>> BEGIN Stored data

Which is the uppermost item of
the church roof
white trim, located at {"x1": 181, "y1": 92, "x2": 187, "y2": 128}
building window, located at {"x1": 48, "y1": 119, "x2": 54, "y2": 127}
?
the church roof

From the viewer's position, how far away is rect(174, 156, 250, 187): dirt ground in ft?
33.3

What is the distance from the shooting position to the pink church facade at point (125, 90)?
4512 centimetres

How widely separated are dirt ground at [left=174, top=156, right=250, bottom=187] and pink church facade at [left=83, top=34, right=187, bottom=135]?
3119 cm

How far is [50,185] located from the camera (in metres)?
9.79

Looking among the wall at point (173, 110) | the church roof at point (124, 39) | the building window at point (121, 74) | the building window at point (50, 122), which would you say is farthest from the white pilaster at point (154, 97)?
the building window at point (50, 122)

>> END Stored data
>> BEGIN Stored data

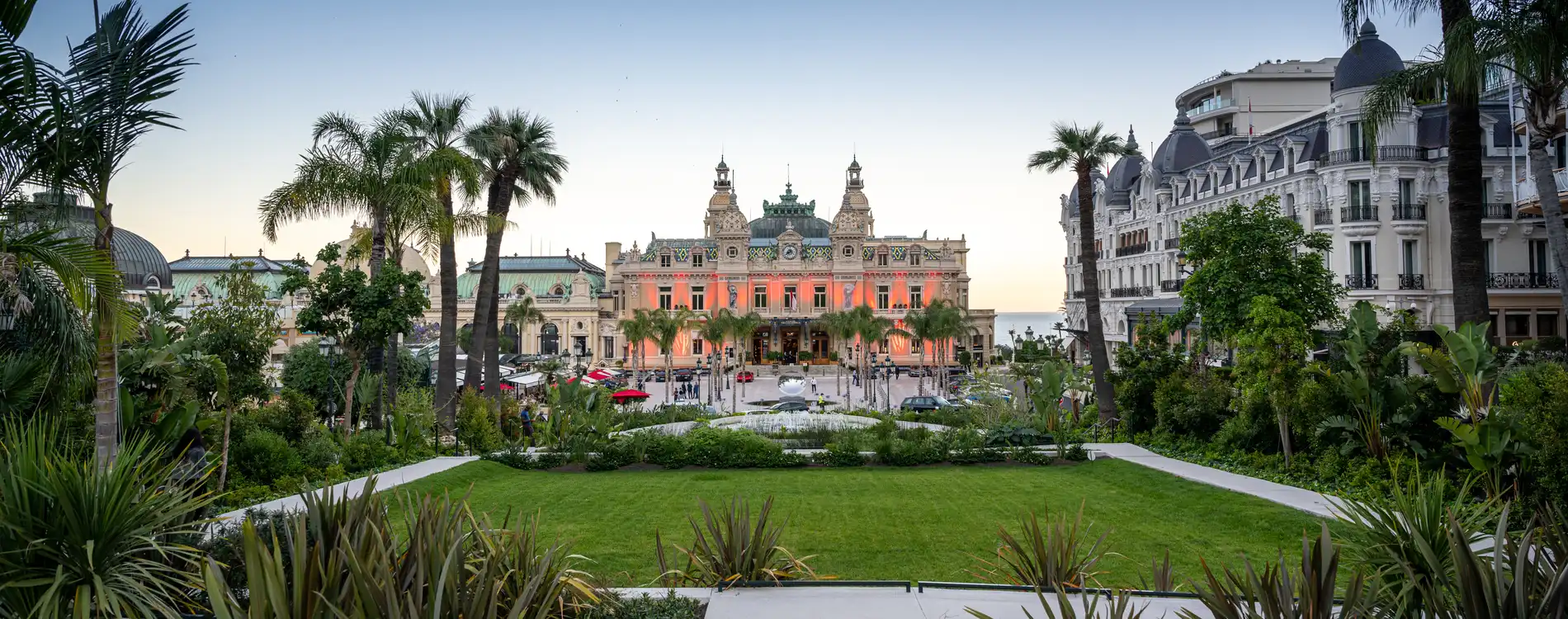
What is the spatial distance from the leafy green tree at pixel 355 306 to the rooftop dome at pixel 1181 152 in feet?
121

>> END Stored data
>> BEGIN Stored data

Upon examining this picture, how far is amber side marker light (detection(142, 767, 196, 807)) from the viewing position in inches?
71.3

>> END Stored data

Can you gather every line from the records above that contains the word "dirt"?

• _Response to the task_:
From the viewer's position, how far away is rect(174, 156, 250, 187): dirt ground in ft?
How widely separated are dirt ground at [left=174, top=156, right=250, bottom=187] and pink church facade at [left=83, top=34, right=187, bottom=135]?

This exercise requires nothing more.